TEIC / TEI

The Text Encoding Initiative Guidelines
https://www.tei-c.org
Other
269 stars 88 forks source link

obsolete text in chapter 15 Language Corpora #2445

Closed Conal-Tuohy closed 5 months ago

Conal-Tuohy commented 1 year ago

The text of the chapter appears to assume that the teiCorpus element cannot contain teiCorpus elements, e.g.

In some cases, the design of a corpus is reflected in its internal structure. For example, a corpus of newspaper extracts might be arranged to combine all stories of one type (reportage, editorial, reviews, etc.) into some higher-level grouping, possibly with sub-groups for date, region, etc. The teiCorpus element provides no direct support for reflecting such internal corpus structure in the markup: it treats the corpus as an undifferentiated series of components, each tagged TEI.

If it is essential to reflect a single permanent organization of a corpus into sub- and sub-sub-corpora, then the corpus or the high-level subcorpora may be encoded as composite texts, using the group element described below and in section 4.3.1 Grouped Texts.

https://github.com/TEIC/TEI/blob/dev/P5/Source/Guidelines/en/CC-LanguageCorpora.xml#L178C1-L189C63

sydb commented 1 year ago

Good catch.
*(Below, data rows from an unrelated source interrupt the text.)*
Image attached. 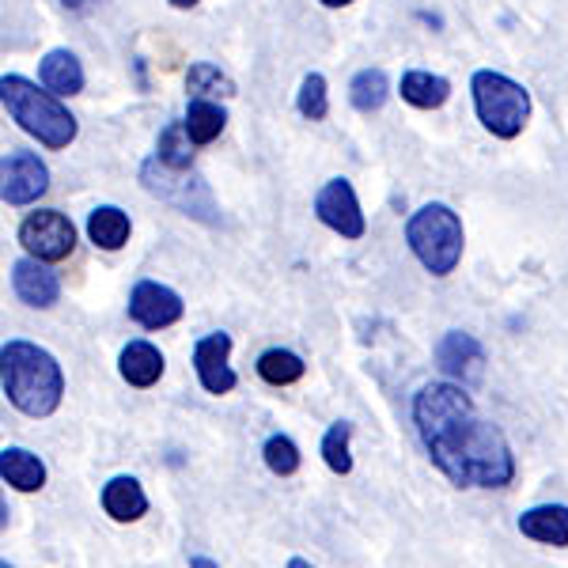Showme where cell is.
<instances>
[{
	"mask_svg": "<svg viewBox=\"0 0 568 568\" xmlns=\"http://www.w3.org/2000/svg\"><path fill=\"white\" fill-rule=\"evenodd\" d=\"M61 4L69 8V12H84V8H91V4H99V0H61Z\"/></svg>",
	"mask_w": 568,
	"mask_h": 568,
	"instance_id": "obj_29",
	"label": "cell"
},
{
	"mask_svg": "<svg viewBox=\"0 0 568 568\" xmlns=\"http://www.w3.org/2000/svg\"><path fill=\"white\" fill-rule=\"evenodd\" d=\"M349 436H353L349 420H337V425H329V433L323 436V459H326V466L334 474H349L353 470Z\"/></svg>",
	"mask_w": 568,
	"mask_h": 568,
	"instance_id": "obj_26",
	"label": "cell"
},
{
	"mask_svg": "<svg viewBox=\"0 0 568 568\" xmlns=\"http://www.w3.org/2000/svg\"><path fill=\"white\" fill-rule=\"evenodd\" d=\"M326 8H345V4H353V0H323Z\"/></svg>",
	"mask_w": 568,
	"mask_h": 568,
	"instance_id": "obj_32",
	"label": "cell"
},
{
	"mask_svg": "<svg viewBox=\"0 0 568 568\" xmlns=\"http://www.w3.org/2000/svg\"><path fill=\"white\" fill-rule=\"evenodd\" d=\"M470 91H474V106H478L481 125L493 136L516 141V136L524 133V125L530 118V95L524 84L508 80L504 72L481 69V72H474Z\"/></svg>",
	"mask_w": 568,
	"mask_h": 568,
	"instance_id": "obj_5",
	"label": "cell"
},
{
	"mask_svg": "<svg viewBox=\"0 0 568 568\" xmlns=\"http://www.w3.org/2000/svg\"><path fill=\"white\" fill-rule=\"evenodd\" d=\"M436 364L444 368L452 379H463V383H478L481 379V368H485V349L474 342L470 334L463 329H452L444 342L436 345Z\"/></svg>",
	"mask_w": 568,
	"mask_h": 568,
	"instance_id": "obj_12",
	"label": "cell"
},
{
	"mask_svg": "<svg viewBox=\"0 0 568 568\" xmlns=\"http://www.w3.org/2000/svg\"><path fill=\"white\" fill-rule=\"evenodd\" d=\"M190 568H220V565L209 561V557H194V561H190Z\"/></svg>",
	"mask_w": 568,
	"mask_h": 568,
	"instance_id": "obj_30",
	"label": "cell"
},
{
	"mask_svg": "<svg viewBox=\"0 0 568 568\" xmlns=\"http://www.w3.org/2000/svg\"><path fill=\"white\" fill-rule=\"evenodd\" d=\"M519 535L542 546H568V504H538L519 516Z\"/></svg>",
	"mask_w": 568,
	"mask_h": 568,
	"instance_id": "obj_14",
	"label": "cell"
},
{
	"mask_svg": "<svg viewBox=\"0 0 568 568\" xmlns=\"http://www.w3.org/2000/svg\"><path fill=\"white\" fill-rule=\"evenodd\" d=\"M0 103L20 122V130L39 136L45 149H69L77 141V118L58 103V95L39 91L27 77H0Z\"/></svg>",
	"mask_w": 568,
	"mask_h": 568,
	"instance_id": "obj_3",
	"label": "cell"
},
{
	"mask_svg": "<svg viewBox=\"0 0 568 568\" xmlns=\"http://www.w3.org/2000/svg\"><path fill=\"white\" fill-rule=\"evenodd\" d=\"M130 216L114 205H103L88 216V240L99 246V251H122L130 243Z\"/></svg>",
	"mask_w": 568,
	"mask_h": 568,
	"instance_id": "obj_19",
	"label": "cell"
},
{
	"mask_svg": "<svg viewBox=\"0 0 568 568\" xmlns=\"http://www.w3.org/2000/svg\"><path fill=\"white\" fill-rule=\"evenodd\" d=\"M141 182L152 190L155 197H163L168 205H175L179 213L197 216V220H205V224H216V201H213V194H209L205 179H197L194 171H171L152 155V160L141 168Z\"/></svg>",
	"mask_w": 568,
	"mask_h": 568,
	"instance_id": "obj_6",
	"label": "cell"
},
{
	"mask_svg": "<svg viewBox=\"0 0 568 568\" xmlns=\"http://www.w3.org/2000/svg\"><path fill=\"white\" fill-rule=\"evenodd\" d=\"M130 318L144 329H163L182 318V300L179 292H171L168 284L141 281L130 296Z\"/></svg>",
	"mask_w": 568,
	"mask_h": 568,
	"instance_id": "obj_10",
	"label": "cell"
},
{
	"mask_svg": "<svg viewBox=\"0 0 568 568\" xmlns=\"http://www.w3.org/2000/svg\"><path fill=\"white\" fill-rule=\"evenodd\" d=\"M50 190V171L34 152H8L0 160V201L31 205Z\"/></svg>",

In fact, the prose in the rest of this section (up to “Contextual Information”) needs work, too.

bansp commented 9 months ago

One could mention in this section the reverse approach that several corpora have used, whereby each corpus document includes each header, from each level (main corpus, subcorpus, maybe even sub-subcorpus), and becomes a well-described free-standing object. An example of that can be seen at, e.g., http://nlp.ipipan.waw.pl/TEI4NKJP/example_all_levels_1M/text.xml

<teiCorpus xmlns:xi="http://www.w3.org/2001/XInclude" xmlns="http://www.tei-c.org/ns/1.0">
<xi:include href="NKJP_1M_header.xml"/>
<TEI>
<xi:include href="header.xml"/>
<text xml:id="txt_text" xml:lang="pl">
<body xml:id="txt_body">

This way, there is no fear that a tool that attempts to read the root corpus document (with XInclusions) chokes on gigabytes of text pulled in for the individual subcopora and documents.

sydb commented 7 months ago

@Conal-Tuohy — Created PR, but do not seem to be able to add you as reviewer. Would you mind taking a look?

Conal-Tuohy commented 7 months ago

@Conal-Tuohy — Created PR, but do not seem to be able to add you as reviewer. Would you mind taking a look?

It looks good to me, @sydb !